Dixonius taoi
- Conservation status: Vulnerable (IUCN 3.1)

Scientific classification
- Kingdom: Animalia
- Phylum: Chordata
- Class: Reptilia
- Order: Squamata
- Suborder: Gekkota
- Family: Gekkonidae
- Genus: Dixonius
- Species: D. taoi
- Binomial name: Dixonius taoi Botov, Phung, T.Q. Nguyen, Bauer, Brennan & Ziegler, 2015

= Dixonius taoi =

- Genus: Dixonius
- Species: taoi
- Authority: Botov, Phung, T.Q. Nguyen, Bauer, Brennan & Ziegler, 2015
- Conservation status: VU

Species of lizard

Dixonius taoi is a species of lizard in the family Gekkonidae.

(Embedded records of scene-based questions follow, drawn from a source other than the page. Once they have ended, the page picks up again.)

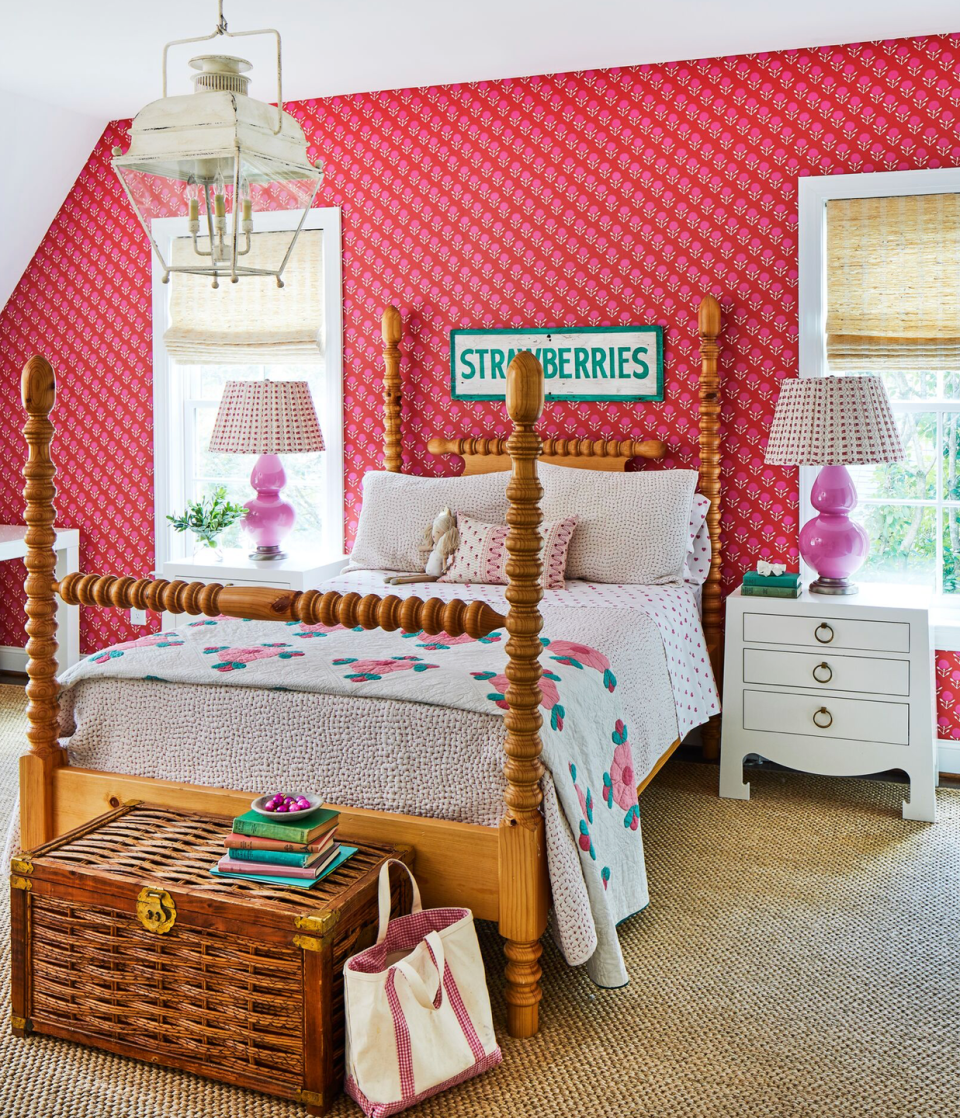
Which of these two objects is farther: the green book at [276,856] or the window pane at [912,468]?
the window pane at [912,468]

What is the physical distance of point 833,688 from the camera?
11.3ft

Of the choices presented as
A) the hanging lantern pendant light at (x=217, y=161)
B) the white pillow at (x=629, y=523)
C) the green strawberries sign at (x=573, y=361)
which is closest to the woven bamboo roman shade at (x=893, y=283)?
the green strawberries sign at (x=573, y=361)

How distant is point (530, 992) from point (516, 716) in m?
0.58

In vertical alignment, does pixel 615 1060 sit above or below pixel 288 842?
below

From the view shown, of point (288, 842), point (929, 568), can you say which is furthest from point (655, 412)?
point (288, 842)

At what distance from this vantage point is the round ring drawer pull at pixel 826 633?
344cm

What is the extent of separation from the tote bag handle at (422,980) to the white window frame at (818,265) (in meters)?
2.39

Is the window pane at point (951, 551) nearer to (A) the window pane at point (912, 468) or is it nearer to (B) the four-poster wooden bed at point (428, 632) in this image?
(A) the window pane at point (912, 468)

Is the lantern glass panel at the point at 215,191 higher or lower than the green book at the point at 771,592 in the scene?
higher

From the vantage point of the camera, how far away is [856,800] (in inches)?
140

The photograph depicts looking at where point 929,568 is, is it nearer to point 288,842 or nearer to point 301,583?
point 301,583

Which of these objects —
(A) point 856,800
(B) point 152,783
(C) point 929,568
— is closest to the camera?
(B) point 152,783

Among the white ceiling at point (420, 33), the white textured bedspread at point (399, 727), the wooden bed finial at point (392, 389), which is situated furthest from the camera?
the wooden bed finial at point (392, 389)

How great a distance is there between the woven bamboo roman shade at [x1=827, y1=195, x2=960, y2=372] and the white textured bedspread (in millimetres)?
1615
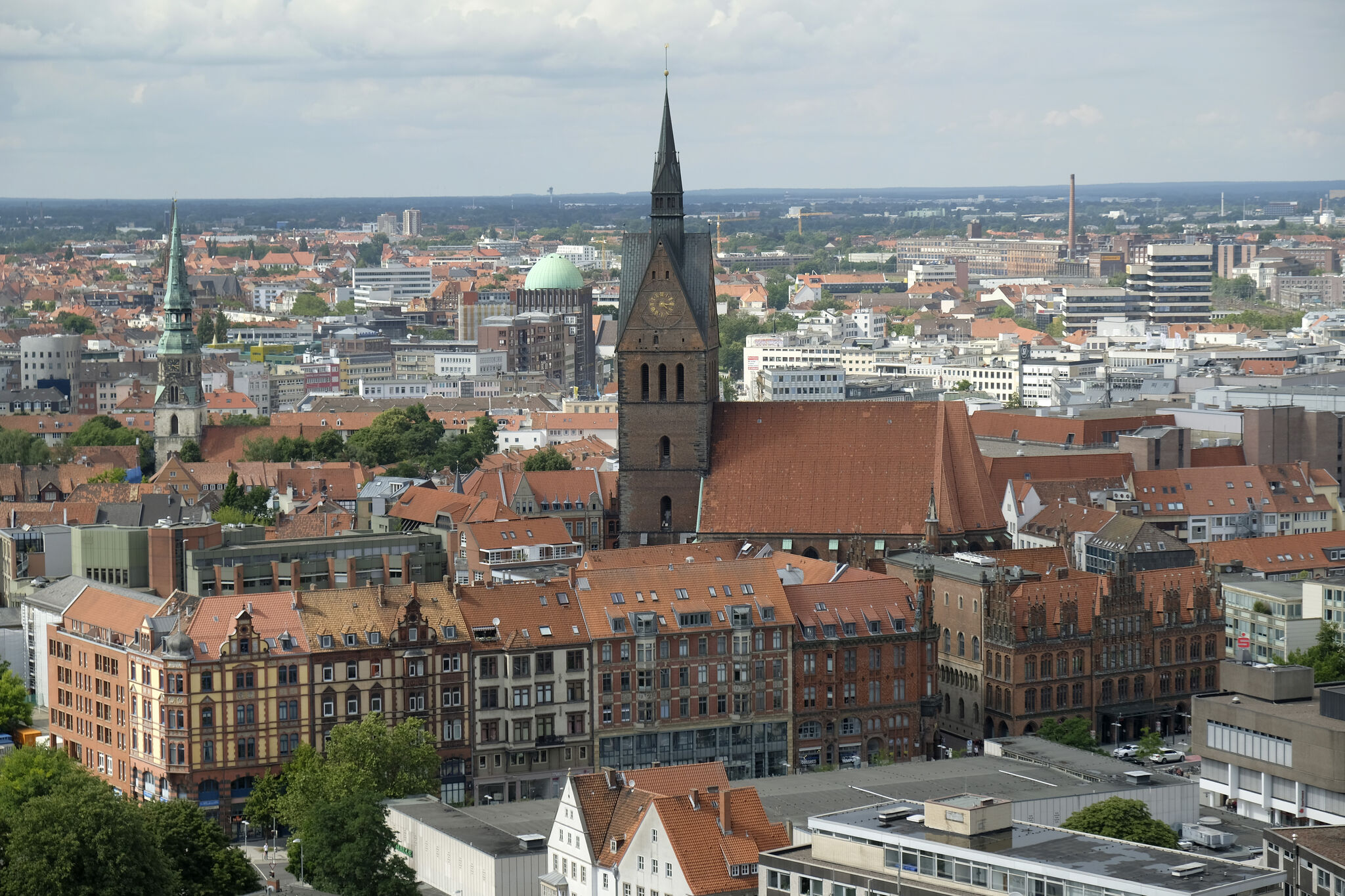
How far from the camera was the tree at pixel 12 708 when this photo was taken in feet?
380

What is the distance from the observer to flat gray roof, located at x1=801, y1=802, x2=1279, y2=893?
6944cm

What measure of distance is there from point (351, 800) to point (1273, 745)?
33.9 metres

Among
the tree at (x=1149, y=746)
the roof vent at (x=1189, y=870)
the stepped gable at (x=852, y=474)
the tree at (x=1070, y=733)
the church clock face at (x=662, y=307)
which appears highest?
the church clock face at (x=662, y=307)

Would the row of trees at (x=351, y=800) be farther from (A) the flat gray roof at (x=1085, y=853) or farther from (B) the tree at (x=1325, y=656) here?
(B) the tree at (x=1325, y=656)

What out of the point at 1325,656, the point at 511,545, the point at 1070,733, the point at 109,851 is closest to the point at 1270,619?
the point at 1325,656

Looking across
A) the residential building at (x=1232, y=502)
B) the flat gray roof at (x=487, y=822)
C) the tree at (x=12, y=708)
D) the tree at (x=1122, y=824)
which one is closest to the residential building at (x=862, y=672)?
the flat gray roof at (x=487, y=822)

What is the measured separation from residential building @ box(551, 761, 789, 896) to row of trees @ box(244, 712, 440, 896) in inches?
255

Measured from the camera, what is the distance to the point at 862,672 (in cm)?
11331

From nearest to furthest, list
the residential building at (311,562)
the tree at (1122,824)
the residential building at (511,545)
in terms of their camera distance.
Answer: the tree at (1122,824) < the residential building at (311,562) < the residential building at (511,545)

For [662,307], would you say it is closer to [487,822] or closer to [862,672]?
[862,672]

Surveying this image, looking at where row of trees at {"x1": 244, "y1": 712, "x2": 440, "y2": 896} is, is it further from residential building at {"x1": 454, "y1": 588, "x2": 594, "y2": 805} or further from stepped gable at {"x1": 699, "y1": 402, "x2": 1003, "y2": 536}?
stepped gable at {"x1": 699, "y1": 402, "x2": 1003, "y2": 536}

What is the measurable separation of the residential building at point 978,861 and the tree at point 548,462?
100 metres

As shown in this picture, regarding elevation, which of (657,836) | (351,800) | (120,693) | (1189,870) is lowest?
(351,800)

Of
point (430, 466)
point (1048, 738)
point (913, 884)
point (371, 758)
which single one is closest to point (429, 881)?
point (371, 758)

The species is endemic to Phú Quý Island in southern Vietnam.

==Etymology==
The specific name, taoi, is in honor of Vietnamese herpetologist Tao Thien Nguyen.

==Habitat==
The preferred natural habitat of D. taoi is forest, at altitudes near sea level.

==Description==
D. taoi may attain a snout-to-vent length (SVL) of 4.4 cm.

==Reproduction==
The mode of reproduction of D. taoi is unknown.